L’école "islamique" de Genk n’obtient pas sa reconnaissance provisoire

La ministre flamande de l'Education, Hilde Crevits (CD&V), n'accordera pas de reconnaissance provisoire au Collège "islamique" Selam de Genk. La ministre a pris sa décision après le verdict rendu cette semaine par l'inspection de l'éducation. Cette dernière avait estimé que l’école ne répondait pas aux critères de reconnaissance. Cette école ne respecterait pas suffisamment les Droits de l’Homme et de l'Enfant. 

Le projet d’ouverture du Collège islamique Selam à Genk a déjà donné lieu à de nombreuses controverses au cours de l'année écoulée. Finalement cette école secondaire ne sera pas reconnue par le gouvernement flamand. C'est ce qu'a décidé aujourd'hui la ministre flamande de l'Éducation Hilde Crevits.

A la demande de l'inspection de l'enseignement, la Sûreté de l'Etat a mené une enquête sur Lectio, l'ASBL qui a introduit la demande de reconnaissance pour l'école. L'inspection a ensuite soumis un avis à la ministre Crevits. Il en ressort que l'école ne remplit pas un certain nombre de conditions de reconnaissance. Les établissements scolaires doivent par exemple respecter la Constitution belge et les traités internationaux, en particulier ceux relatifs aux droits de l'Homme et de l'Enfant.

"Le rapport de l'inspection de l'enseignement stipule que la demande du Collège Selam ne satisfait pas à cette condition. L'inspection est parvenue à cette conclusion sur la base d'un avis obtenu de la Sûreté de l'Etat. L'Agence des services de l'enseignement constate également que la reconnaissance ne peut être autorisée ", a justifié la ministre Crevits.

"Pour obtenir une reconnaissance, les nouvelles écoles doivent remplir six conditions ", explique la ministre. Apparemment, cet objectif n'a pas été atteint, c’est ce qui est ressorti après la visite de l'inspection de l'éducation aux anciens bâtiments de Syntra à Genk cette semaine.

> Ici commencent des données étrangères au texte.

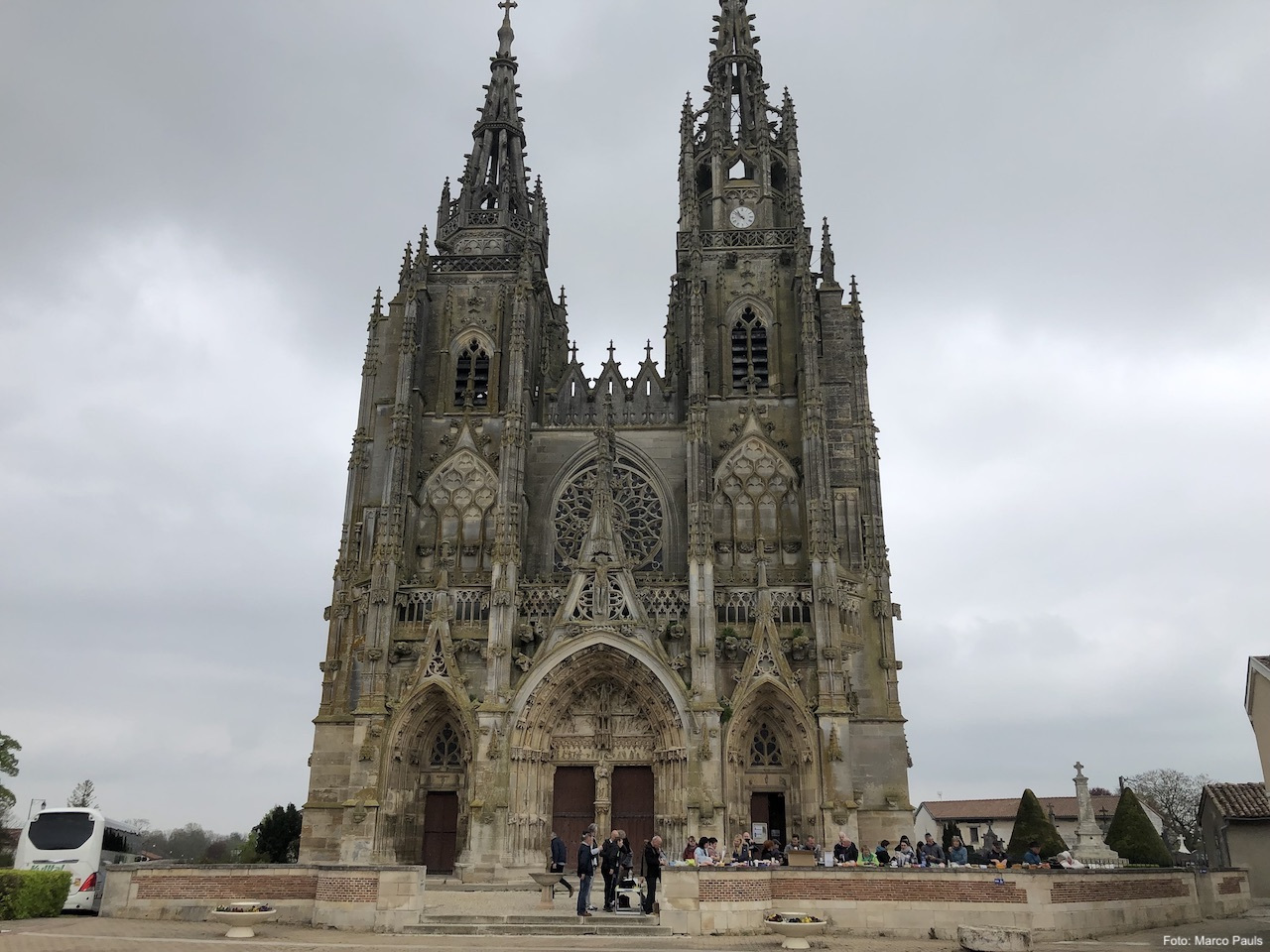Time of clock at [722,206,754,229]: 10:51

Cela signifie que l'école ne recevra aucune subvention et ne pourra pas délivrer de diplômes officiels dans notre pays. La ministre flamande de l'Éducation, Hilde Crevits, a décidé de ne pas reconnaître l'école parce qu'elle ne remplit pas certaines conditions de base.

C'est l'ancienne secrétaire d'Etat et conseillère communale de Genk Zuhal Demir (N-VA) qui avait tiré la sonnette d'alarme concernant la création possible de l'école islamique.

En mai, Zuhal Demir avait demandé une enquête de la Sûreté de l'Etat sur l'organisation derrière l'école : la Fédération islamique de Belgique (IBF). Il s'agit d'une organisation sans but lucratif qui a des liens avec l’organisation conservatrice turque conservateur Millî Görüş . L'association possède déjà des écoles à Charleroi et Schaerbeek, mais pas encore en Flandre.

A présent que l'école n'a pas obtenu sa reconnaissance, la députée Zuhal Demir réagit avec satisfaction. Sur Twitter, elle remercie "tous ceux qui ont pris leurs responsabilités dans ce dossier".

Millî Görüş, littéralement "vision de la communauté religieuse" est une organisation islamique européenne siégeant à Cologne en Allemagne et présidée par Kemal Ergün depuis 2011.